#### SOURCE EXTRACT:
☆ ☆ ☆ ☆

Posted on: Thursday, 21 July 2005, 10:29 CDT

BEIJING (Reuters) - North Korea is willing to resolve a crisis over its nuclear arms program at next week's six-party talks in Beijing, but said normalizing relations with Washington was key to a deal, Chinese media said on Thursday.

The comments were a positive signal ahead of the negotiations set to begin on Tuesday that the United States has said should make progress, rather than being "talks for talks' sake" after three previous rounds yielded no agreement.

"Not a single nuclear weapon will be needed for us if the U.S. nuclear threat is removed and its hostile policy of 'bringing down the DPRK's system' is withdrawn," the official Xinhua news agency quoted an unnamed North Korean Foreign Ministry spokesman as saying.

North Korea's official name is the Democratic People's Republic of Korea (DPRK).

North Korea has called for normalizing ties with the United States before, but has not recently linked it as a condition that could lead to a negotiated settlement at the six-party talks.

☆ ☆ ☆ ☆

Some rows
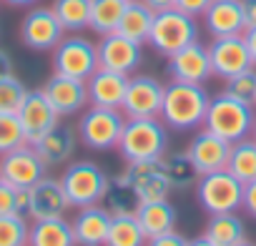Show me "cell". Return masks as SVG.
<instances>
[{
	"instance_id": "obj_1",
	"label": "cell",
	"mask_w": 256,
	"mask_h": 246,
	"mask_svg": "<svg viewBox=\"0 0 256 246\" xmlns=\"http://www.w3.org/2000/svg\"><path fill=\"white\" fill-rule=\"evenodd\" d=\"M208 90L201 83H184L171 80L164 93V106L158 118L166 123L171 131H196L204 126V118L208 110Z\"/></svg>"
},
{
	"instance_id": "obj_2",
	"label": "cell",
	"mask_w": 256,
	"mask_h": 246,
	"mask_svg": "<svg viewBox=\"0 0 256 246\" xmlns=\"http://www.w3.org/2000/svg\"><path fill=\"white\" fill-rule=\"evenodd\" d=\"M168 151V126L158 118H126L118 154L126 164L158 161Z\"/></svg>"
},
{
	"instance_id": "obj_3",
	"label": "cell",
	"mask_w": 256,
	"mask_h": 246,
	"mask_svg": "<svg viewBox=\"0 0 256 246\" xmlns=\"http://www.w3.org/2000/svg\"><path fill=\"white\" fill-rule=\"evenodd\" d=\"M254 120H256V110L254 106L228 96V93H218L208 100V110L204 118V128L214 131L216 136L236 144L246 136H251L254 131Z\"/></svg>"
},
{
	"instance_id": "obj_4",
	"label": "cell",
	"mask_w": 256,
	"mask_h": 246,
	"mask_svg": "<svg viewBox=\"0 0 256 246\" xmlns=\"http://www.w3.org/2000/svg\"><path fill=\"white\" fill-rule=\"evenodd\" d=\"M126 126V116L120 108L90 106L78 118V141L90 151H113L118 148L120 134Z\"/></svg>"
},
{
	"instance_id": "obj_5",
	"label": "cell",
	"mask_w": 256,
	"mask_h": 246,
	"mask_svg": "<svg viewBox=\"0 0 256 246\" xmlns=\"http://www.w3.org/2000/svg\"><path fill=\"white\" fill-rule=\"evenodd\" d=\"M60 184L66 188L70 208L103 204V198H106V194L110 188L108 174L93 161H73V164H68L63 176H60Z\"/></svg>"
},
{
	"instance_id": "obj_6",
	"label": "cell",
	"mask_w": 256,
	"mask_h": 246,
	"mask_svg": "<svg viewBox=\"0 0 256 246\" xmlns=\"http://www.w3.org/2000/svg\"><path fill=\"white\" fill-rule=\"evenodd\" d=\"M194 40H198V26H196L194 16H188L178 8H168V10L156 13L154 26H151V36H148V46L156 53L168 58Z\"/></svg>"
},
{
	"instance_id": "obj_7",
	"label": "cell",
	"mask_w": 256,
	"mask_h": 246,
	"mask_svg": "<svg viewBox=\"0 0 256 246\" xmlns=\"http://www.w3.org/2000/svg\"><path fill=\"white\" fill-rule=\"evenodd\" d=\"M194 188H196L198 206L208 216H214V214H231V211H238L241 208L244 184L228 168L201 174Z\"/></svg>"
},
{
	"instance_id": "obj_8",
	"label": "cell",
	"mask_w": 256,
	"mask_h": 246,
	"mask_svg": "<svg viewBox=\"0 0 256 246\" xmlns=\"http://www.w3.org/2000/svg\"><path fill=\"white\" fill-rule=\"evenodd\" d=\"M98 70V46L90 38L78 33L63 36V40L53 48V73L88 80Z\"/></svg>"
},
{
	"instance_id": "obj_9",
	"label": "cell",
	"mask_w": 256,
	"mask_h": 246,
	"mask_svg": "<svg viewBox=\"0 0 256 246\" xmlns=\"http://www.w3.org/2000/svg\"><path fill=\"white\" fill-rule=\"evenodd\" d=\"M66 30L53 8L33 6L20 20V43L36 53H48L63 40Z\"/></svg>"
},
{
	"instance_id": "obj_10",
	"label": "cell",
	"mask_w": 256,
	"mask_h": 246,
	"mask_svg": "<svg viewBox=\"0 0 256 246\" xmlns=\"http://www.w3.org/2000/svg\"><path fill=\"white\" fill-rule=\"evenodd\" d=\"M164 93L166 86L154 76H128L120 110L126 118H154L161 113Z\"/></svg>"
},
{
	"instance_id": "obj_11",
	"label": "cell",
	"mask_w": 256,
	"mask_h": 246,
	"mask_svg": "<svg viewBox=\"0 0 256 246\" xmlns=\"http://www.w3.org/2000/svg\"><path fill=\"white\" fill-rule=\"evenodd\" d=\"M46 171H48L46 164L40 161L36 146H30V144H23V146L0 156V178L8 181L16 188H23V191H28L33 184H38L46 176Z\"/></svg>"
},
{
	"instance_id": "obj_12",
	"label": "cell",
	"mask_w": 256,
	"mask_h": 246,
	"mask_svg": "<svg viewBox=\"0 0 256 246\" xmlns=\"http://www.w3.org/2000/svg\"><path fill=\"white\" fill-rule=\"evenodd\" d=\"M18 120H20V128L26 134V144L36 146L43 136H48L58 123H60V116L58 110L50 106V100L43 96V90H28L20 110L16 113Z\"/></svg>"
},
{
	"instance_id": "obj_13",
	"label": "cell",
	"mask_w": 256,
	"mask_h": 246,
	"mask_svg": "<svg viewBox=\"0 0 256 246\" xmlns=\"http://www.w3.org/2000/svg\"><path fill=\"white\" fill-rule=\"evenodd\" d=\"M96 46H98V68L131 76L144 63V50H141L144 46L123 38L120 33L100 36V40Z\"/></svg>"
},
{
	"instance_id": "obj_14",
	"label": "cell",
	"mask_w": 256,
	"mask_h": 246,
	"mask_svg": "<svg viewBox=\"0 0 256 246\" xmlns=\"http://www.w3.org/2000/svg\"><path fill=\"white\" fill-rule=\"evenodd\" d=\"M208 58H211V70L214 76L228 80L246 68L254 66L251 53L246 48L244 36H226V38H214L208 46Z\"/></svg>"
},
{
	"instance_id": "obj_15",
	"label": "cell",
	"mask_w": 256,
	"mask_h": 246,
	"mask_svg": "<svg viewBox=\"0 0 256 246\" xmlns=\"http://www.w3.org/2000/svg\"><path fill=\"white\" fill-rule=\"evenodd\" d=\"M70 208L66 188L60 184V178L53 176H43L38 184H33L28 188V206H26V216L30 221H40V218H56V216H66V211Z\"/></svg>"
},
{
	"instance_id": "obj_16",
	"label": "cell",
	"mask_w": 256,
	"mask_h": 246,
	"mask_svg": "<svg viewBox=\"0 0 256 246\" xmlns=\"http://www.w3.org/2000/svg\"><path fill=\"white\" fill-rule=\"evenodd\" d=\"M171 80H184V83H206L214 70H211V58H208V48L201 40L188 43L186 48L176 50L174 56H168V66H166Z\"/></svg>"
},
{
	"instance_id": "obj_17",
	"label": "cell",
	"mask_w": 256,
	"mask_h": 246,
	"mask_svg": "<svg viewBox=\"0 0 256 246\" xmlns=\"http://www.w3.org/2000/svg\"><path fill=\"white\" fill-rule=\"evenodd\" d=\"M40 90L50 100V106L58 110V116H76V113H83L90 106L86 80H78V78L53 73Z\"/></svg>"
},
{
	"instance_id": "obj_18",
	"label": "cell",
	"mask_w": 256,
	"mask_h": 246,
	"mask_svg": "<svg viewBox=\"0 0 256 246\" xmlns=\"http://www.w3.org/2000/svg\"><path fill=\"white\" fill-rule=\"evenodd\" d=\"M231 146H234L231 141L216 136V134L208 131V128H201V131L191 138L186 154H188V158L194 161V166L198 168V174H211V171H221V168L228 166Z\"/></svg>"
},
{
	"instance_id": "obj_19",
	"label": "cell",
	"mask_w": 256,
	"mask_h": 246,
	"mask_svg": "<svg viewBox=\"0 0 256 246\" xmlns=\"http://www.w3.org/2000/svg\"><path fill=\"white\" fill-rule=\"evenodd\" d=\"M128 186L138 196V201H154V198H168L171 184L164 174L161 158L158 161H141L126 166Z\"/></svg>"
},
{
	"instance_id": "obj_20",
	"label": "cell",
	"mask_w": 256,
	"mask_h": 246,
	"mask_svg": "<svg viewBox=\"0 0 256 246\" xmlns=\"http://www.w3.org/2000/svg\"><path fill=\"white\" fill-rule=\"evenodd\" d=\"M201 18L211 38L244 36L246 30V16H244L241 0H211V6Z\"/></svg>"
},
{
	"instance_id": "obj_21",
	"label": "cell",
	"mask_w": 256,
	"mask_h": 246,
	"mask_svg": "<svg viewBox=\"0 0 256 246\" xmlns=\"http://www.w3.org/2000/svg\"><path fill=\"white\" fill-rule=\"evenodd\" d=\"M110 218L113 216L108 214V208L103 204H93V206L78 208L76 218L70 221L73 236H76V246H106Z\"/></svg>"
},
{
	"instance_id": "obj_22",
	"label": "cell",
	"mask_w": 256,
	"mask_h": 246,
	"mask_svg": "<svg viewBox=\"0 0 256 246\" xmlns=\"http://www.w3.org/2000/svg\"><path fill=\"white\" fill-rule=\"evenodd\" d=\"M126 86H128V76L98 68L86 80L88 103L90 106H103V108H120L123 106V96H126Z\"/></svg>"
},
{
	"instance_id": "obj_23",
	"label": "cell",
	"mask_w": 256,
	"mask_h": 246,
	"mask_svg": "<svg viewBox=\"0 0 256 246\" xmlns=\"http://www.w3.org/2000/svg\"><path fill=\"white\" fill-rule=\"evenodd\" d=\"M136 218L146 234V238L164 236L168 231H176L178 226V211L168 198H154V201H141Z\"/></svg>"
},
{
	"instance_id": "obj_24",
	"label": "cell",
	"mask_w": 256,
	"mask_h": 246,
	"mask_svg": "<svg viewBox=\"0 0 256 246\" xmlns=\"http://www.w3.org/2000/svg\"><path fill=\"white\" fill-rule=\"evenodd\" d=\"M76 144H78V131L58 123L48 136H43L36 144V151H38L40 161L46 164V168H56V166H63L73 158Z\"/></svg>"
},
{
	"instance_id": "obj_25",
	"label": "cell",
	"mask_w": 256,
	"mask_h": 246,
	"mask_svg": "<svg viewBox=\"0 0 256 246\" xmlns=\"http://www.w3.org/2000/svg\"><path fill=\"white\" fill-rule=\"evenodd\" d=\"M154 18H156V13L144 3V0H128L116 33H120L123 38H128V40H134V43H141V46H144V43H148Z\"/></svg>"
},
{
	"instance_id": "obj_26",
	"label": "cell",
	"mask_w": 256,
	"mask_h": 246,
	"mask_svg": "<svg viewBox=\"0 0 256 246\" xmlns=\"http://www.w3.org/2000/svg\"><path fill=\"white\" fill-rule=\"evenodd\" d=\"M28 246H76L73 226L66 216L30 221Z\"/></svg>"
},
{
	"instance_id": "obj_27",
	"label": "cell",
	"mask_w": 256,
	"mask_h": 246,
	"mask_svg": "<svg viewBox=\"0 0 256 246\" xmlns=\"http://www.w3.org/2000/svg\"><path fill=\"white\" fill-rule=\"evenodd\" d=\"M161 166L171 184V191H191L201 176L186 151H166L161 156Z\"/></svg>"
},
{
	"instance_id": "obj_28",
	"label": "cell",
	"mask_w": 256,
	"mask_h": 246,
	"mask_svg": "<svg viewBox=\"0 0 256 246\" xmlns=\"http://www.w3.org/2000/svg\"><path fill=\"white\" fill-rule=\"evenodd\" d=\"M204 236L208 241H214L216 246H236V244L246 241V224L236 211L214 214L204 228Z\"/></svg>"
},
{
	"instance_id": "obj_29",
	"label": "cell",
	"mask_w": 256,
	"mask_h": 246,
	"mask_svg": "<svg viewBox=\"0 0 256 246\" xmlns=\"http://www.w3.org/2000/svg\"><path fill=\"white\" fill-rule=\"evenodd\" d=\"M138 196L128 186V176L126 171H120L116 178H110V188L103 198V206L108 208L110 216H136L138 211Z\"/></svg>"
},
{
	"instance_id": "obj_30",
	"label": "cell",
	"mask_w": 256,
	"mask_h": 246,
	"mask_svg": "<svg viewBox=\"0 0 256 246\" xmlns=\"http://www.w3.org/2000/svg\"><path fill=\"white\" fill-rule=\"evenodd\" d=\"M128 0H90V23L88 28L98 36H108L118 30L120 16Z\"/></svg>"
},
{
	"instance_id": "obj_31",
	"label": "cell",
	"mask_w": 256,
	"mask_h": 246,
	"mask_svg": "<svg viewBox=\"0 0 256 246\" xmlns=\"http://www.w3.org/2000/svg\"><path fill=\"white\" fill-rule=\"evenodd\" d=\"M50 8L66 33H80L90 23V0H53Z\"/></svg>"
},
{
	"instance_id": "obj_32",
	"label": "cell",
	"mask_w": 256,
	"mask_h": 246,
	"mask_svg": "<svg viewBox=\"0 0 256 246\" xmlns=\"http://www.w3.org/2000/svg\"><path fill=\"white\" fill-rule=\"evenodd\" d=\"M241 184H248L256 178V141L251 136L236 141L231 146V156H228V166H226Z\"/></svg>"
},
{
	"instance_id": "obj_33",
	"label": "cell",
	"mask_w": 256,
	"mask_h": 246,
	"mask_svg": "<svg viewBox=\"0 0 256 246\" xmlns=\"http://www.w3.org/2000/svg\"><path fill=\"white\" fill-rule=\"evenodd\" d=\"M146 234L136 216H113L106 246H146Z\"/></svg>"
},
{
	"instance_id": "obj_34",
	"label": "cell",
	"mask_w": 256,
	"mask_h": 246,
	"mask_svg": "<svg viewBox=\"0 0 256 246\" xmlns=\"http://www.w3.org/2000/svg\"><path fill=\"white\" fill-rule=\"evenodd\" d=\"M30 221L26 214L0 216V246H28Z\"/></svg>"
},
{
	"instance_id": "obj_35",
	"label": "cell",
	"mask_w": 256,
	"mask_h": 246,
	"mask_svg": "<svg viewBox=\"0 0 256 246\" xmlns=\"http://www.w3.org/2000/svg\"><path fill=\"white\" fill-rule=\"evenodd\" d=\"M26 96H28V88L16 73L0 78V113H18Z\"/></svg>"
},
{
	"instance_id": "obj_36",
	"label": "cell",
	"mask_w": 256,
	"mask_h": 246,
	"mask_svg": "<svg viewBox=\"0 0 256 246\" xmlns=\"http://www.w3.org/2000/svg\"><path fill=\"white\" fill-rule=\"evenodd\" d=\"M224 93H228V96H234V98L256 108V66H251L244 73L228 78L226 86H224Z\"/></svg>"
},
{
	"instance_id": "obj_37",
	"label": "cell",
	"mask_w": 256,
	"mask_h": 246,
	"mask_svg": "<svg viewBox=\"0 0 256 246\" xmlns=\"http://www.w3.org/2000/svg\"><path fill=\"white\" fill-rule=\"evenodd\" d=\"M26 144V134L16 113H0V156Z\"/></svg>"
},
{
	"instance_id": "obj_38",
	"label": "cell",
	"mask_w": 256,
	"mask_h": 246,
	"mask_svg": "<svg viewBox=\"0 0 256 246\" xmlns=\"http://www.w3.org/2000/svg\"><path fill=\"white\" fill-rule=\"evenodd\" d=\"M26 206H28V191L16 188L8 181L0 178V216L26 214Z\"/></svg>"
},
{
	"instance_id": "obj_39",
	"label": "cell",
	"mask_w": 256,
	"mask_h": 246,
	"mask_svg": "<svg viewBox=\"0 0 256 246\" xmlns=\"http://www.w3.org/2000/svg\"><path fill=\"white\" fill-rule=\"evenodd\" d=\"M146 246H188V238L178 231H168L164 236H156V238H148Z\"/></svg>"
},
{
	"instance_id": "obj_40",
	"label": "cell",
	"mask_w": 256,
	"mask_h": 246,
	"mask_svg": "<svg viewBox=\"0 0 256 246\" xmlns=\"http://www.w3.org/2000/svg\"><path fill=\"white\" fill-rule=\"evenodd\" d=\"M208 6H211V0H176V8L188 13V16H194V18L204 16Z\"/></svg>"
},
{
	"instance_id": "obj_41",
	"label": "cell",
	"mask_w": 256,
	"mask_h": 246,
	"mask_svg": "<svg viewBox=\"0 0 256 246\" xmlns=\"http://www.w3.org/2000/svg\"><path fill=\"white\" fill-rule=\"evenodd\" d=\"M241 208H244L251 218H256V178L248 181V184H244V201H241Z\"/></svg>"
},
{
	"instance_id": "obj_42",
	"label": "cell",
	"mask_w": 256,
	"mask_h": 246,
	"mask_svg": "<svg viewBox=\"0 0 256 246\" xmlns=\"http://www.w3.org/2000/svg\"><path fill=\"white\" fill-rule=\"evenodd\" d=\"M16 73V63L10 58V53L6 48H0V78H6V76H13Z\"/></svg>"
},
{
	"instance_id": "obj_43",
	"label": "cell",
	"mask_w": 256,
	"mask_h": 246,
	"mask_svg": "<svg viewBox=\"0 0 256 246\" xmlns=\"http://www.w3.org/2000/svg\"><path fill=\"white\" fill-rule=\"evenodd\" d=\"M244 40H246V48H248L251 60H254V66H256V26H248V28L244 30Z\"/></svg>"
},
{
	"instance_id": "obj_44",
	"label": "cell",
	"mask_w": 256,
	"mask_h": 246,
	"mask_svg": "<svg viewBox=\"0 0 256 246\" xmlns=\"http://www.w3.org/2000/svg\"><path fill=\"white\" fill-rule=\"evenodd\" d=\"M244 3V16H246V28L256 26V0H241Z\"/></svg>"
},
{
	"instance_id": "obj_45",
	"label": "cell",
	"mask_w": 256,
	"mask_h": 246,
	"mask_svg": "<svg viewBox=\"0 0 256 246\" xmlns=\"http://www.w3.org/2000/svg\"><path fill=\"white\" fill-rule=\"evenodd\" d=\"M144 3L154 10V13H161V10H168V8H176V0H144Z\"/></svg>"
},
{
	"instance_id": "obj_46",
	"label": "cell",
	"mask_w": 256,
	"mask_h": 246,
	"mask_svg": "<svg viewBox=\"0 0 256 246\" xmlns=\"http://www.w3.org/2000/svg\"><path fill=\"white\" fill-rule=\"evenodd\" d=\"M3 3L10 8H33V6H38V0H3Z\"/></svg>"
},
{
	"instance_id": "obj_47",
	"label": "cell",
	"mask_w": 256,
	"mask_h": 246,
	"mask_svg": "<svg viewBox=\"0 0 256 246\" xmlns=\"http://www.w3.org/2000/svg\"><path fill=\"white\" fill-rule=\"evenodd\" d=\"M188 246H216V244L208 241V238L201 234V236H196V238H188Z\"/></svg>"
},
{
	"instance_id": "obj_48",
	"label": "cell",
	"mask_w": 256,
	"mask_h": 246,
	"mask_svg": "<svg viewBox=\"0 0 256 246\" xmlns=\"http://www.w3.org/2000/svg\"><path fill=\"white\" fill-rule=\"evenodd\" d=\"M236 246H256V244H254V241H248V238H246V241H241V244H236Z\"/></svg>"
},
{
	"instance_id": "obj_49",
	"label": "cell",
	"mask_w": 256,
	"mask_h": 246,
	"mask_svg": "<svg viewBox=\"0 0 256 246\" xmlns=\"http://www.w3.org/2000/svg\"><path fill=\"white\" fill-rule=\"evenodd\" d=\"M251 138L256 141V120H254V131H251Z\"/></svg>"
}]
</instances>
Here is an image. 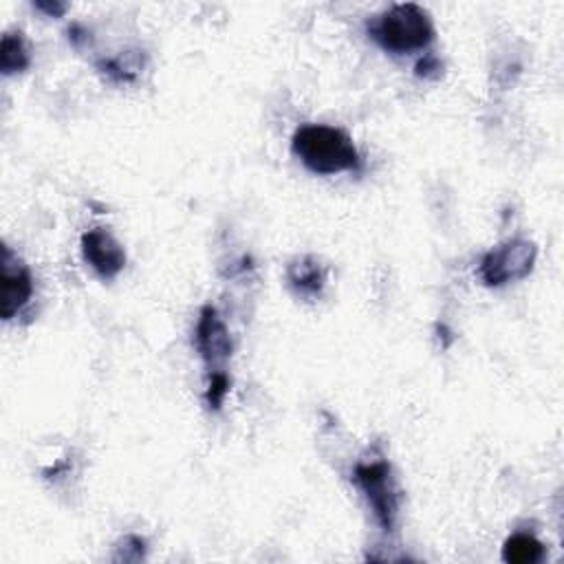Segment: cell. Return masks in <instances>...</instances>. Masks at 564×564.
Here are the masks:
<instances>
[{
	"label": "cell",
	"instance_id": "5b68a950",
	"mask_svg": "<svg viewBox=\"0 0 564 564\" xmlns=\"http://www.w3.org/2000/svg\"><path fill=\"white\" fill-rule=\"evenodd\" d=\"M33 295V278L29 267L11 251V247L2 245L0 260V315L2 319L15 317Z\"/></svg>",
	"mask_w": 564,
	"mask_h": 564
},
{
	"label": "cell",
	"instance_id": "8fae6325",
	"mask_svg": "<svg viewBox=\"0 0 564 564\" xmlns=\"http://www.w3.org/2000/svg\"><path fill=\"white\" fill-rule=\"evenodd\" d=\"M227 392H229V379H227V375H225L223 370H214V372H212V377H209L207 394H205V399H207L209 408L218 410V408L223 405V401H225Z\"/></svg>",
	"mask_w": 564,
	"mask_h": 564
},
{
	"label": "cell",
	"instance_id": "30bf717a",
	"mask_svg": "<svg viewBox=\"0 0 564 564\" xmlns=\"http://www.w3.org/2000/svg\"><path fill=\"white\" fill-rule=\"evenodd\" d=\"M31 57H29V48L26 42L22 37V33H4L2 35V44H0V70L4 75H13V73H22L29 66Z\"/></svg>",
	"mask_w": 564,
	"mask_h": 564
},
{
	"label": "cell",
	"instance_id": "7c38bea8",
	"mask_svg": "<svg viewBox=\"0 0 564 564\" xmlns=\"http://www.w3.org/2000/svg\"><path fill=\"white\" fill-rule=\"evenodd\" d=\"M416 75H419V77H427V79L438 77V75H441V62H438V57L425 55L423 59H419V64H416Z\"/></svg>",
	"mask_w": 564,
	"mask_h": 564
},
{
	"label": "cell",
	"instance_id": "3957f363",
	"mask_svg": "<svg viewBox=\"0 0 564 564\" xmlns=\"http://www.w3.org/2000/svg\"><path fill=\"white\" fill-rule=\"evenodd\" d=\"M538 249L527 238H511L489 249L478 267V275L487 286H505L531 273Z\"/></svg>",
	"mask_w": 564,
	"mask_h": 564
},
{
	"label": "cell",
	"instance_id": "6da1fadb",
	"mask_svg": "<svg viewBox=\"0 0 564 564\" xmlns=\"http://www.w3.org/2000/svg\"><path fill=\"white\" fill-rule=\"evenodd\" d=\"M291 148L302 165L313 174L330 176L339 172H357L361 167V156L352 139L335 126H300L293 134Z\"/></svg>",
	"mask_w": 564,
	"mask_h": 564
},
{
	"label": "cell",
	"instance_id": "4fadbf2b",
	"mask_svg": "<svg viewBox=\"0 0 564 564\" xmlns=\"http://www.w3.org/2000/svg\"><path fill=\"white\" fill-rule=\"evenodd\" d=\"M35 9L44 11L46 15L59 18V15L66 11V4H62V2H35Z\"/></svg>",
	"mask_w": 564,
	"mask_h": 564
},
{
	"label": "cell",
	"instance_id": "ba28073f",
	"mask_svg": "<svg viewBox=\"0 0 564 564\" xmlns=\"http://www.w3.org/2000/svg\"><path fill=\"white\" fill-rule=\"evenodd\" d=\"M286 280L295 293L315 297L326 284V269L313 256H304L286 267Z\"/></svg>",
	"mask_w": 564,
	"mask_h": 564
},
{
	"label": "cell",
	"instance_id": "277c9868",
	"mask_svg": "<svg viewBox=\"0 0 564 564\" xmlns=\"http://www.w3.org/2000/svg\"><path fill=\"white\" fill-rule=\"evenodd\" d=\"M355 482L364 491L383 531H392L399 513V491L386 460H361L355 467Z\"/></svg>",
	"mask_w": 564,
	"mask_h": 564
},
{
	"label": "cell",
	"instance_id": "8992f818",
	"mask_svg": "<svg viewBox=\"0 0 564 564\" xmlns=\"http://www.w3.org/2000/svg\"><path fill=\"white\" fill-rule=\"evenodd\" d=\"M82 256L90 264V269L104 280L115 278L126 267L123 247L104 227L88 229L82 236Z\"/></svg>",
	"mask_w": 564,
	"mask_h": 564
},
{
	"label": "cell",
	"instance_id": "9c48e42d",
	"mask_svg": "<svg viewBox=\"0 0 564 564\" xmlns=\"http://www.w3.org/2000/svg\"><path fill=\"white\" fill-rule=\"evenodd\" d=\"M544 557V544L531 533H513L502 546V560L509 564H535Z\"/></svg>",
	"mask_w": 564,
	"mask_h": 564
},
{
	"label": "cell",
	"instance_id": "52a82bcc",
	"mask_svg": "<svg viewBox=\"0 0 564 564\" xmlns=\"http://www.w3.org/2000/svg\"><path fill=\"white\" fill-rule=\"evenodd\" d=\"M196 348L207 364L225 361L231 355V337L216 308L203 306L196 322Z\"/></svg>",
	"mask_w": 564,
	"mask_h": 564
},
{
	"label": "cell",
	"instance_id": "7a4b0ae2",
	"mask_svg": "<svg viewBox=\"0 0 564 564\" xmlns=\"http://www.w3.org/2000/svg\"><path fill=\"white\" fill-rule=\"evenodd\" d=\"M368 35L388 53L405 55L423 51L434 40V24L430 13L414 4H394L368 22Z\"/></svg>",
	"mask_w": 564,
	"mask_h": 564
}]
</instances>
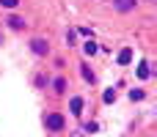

☆ ☆ ☆ ☆

#### YOUR TASK:
From the news report on the North Korea talks, write out the passage starting with "BEIJING (Reuters) - North" and going on through "said on Thursday.". The rows are not required for what is asked here.

#### EXPECTED ANSWER:
BEIJING (Reuters) - North Korea is willing to resolve a crisis over its nuclear arms program at next week's six-party talks in Beijing, but said normalizing relations with Washington was key to a deal, Chinese media said on Thursday.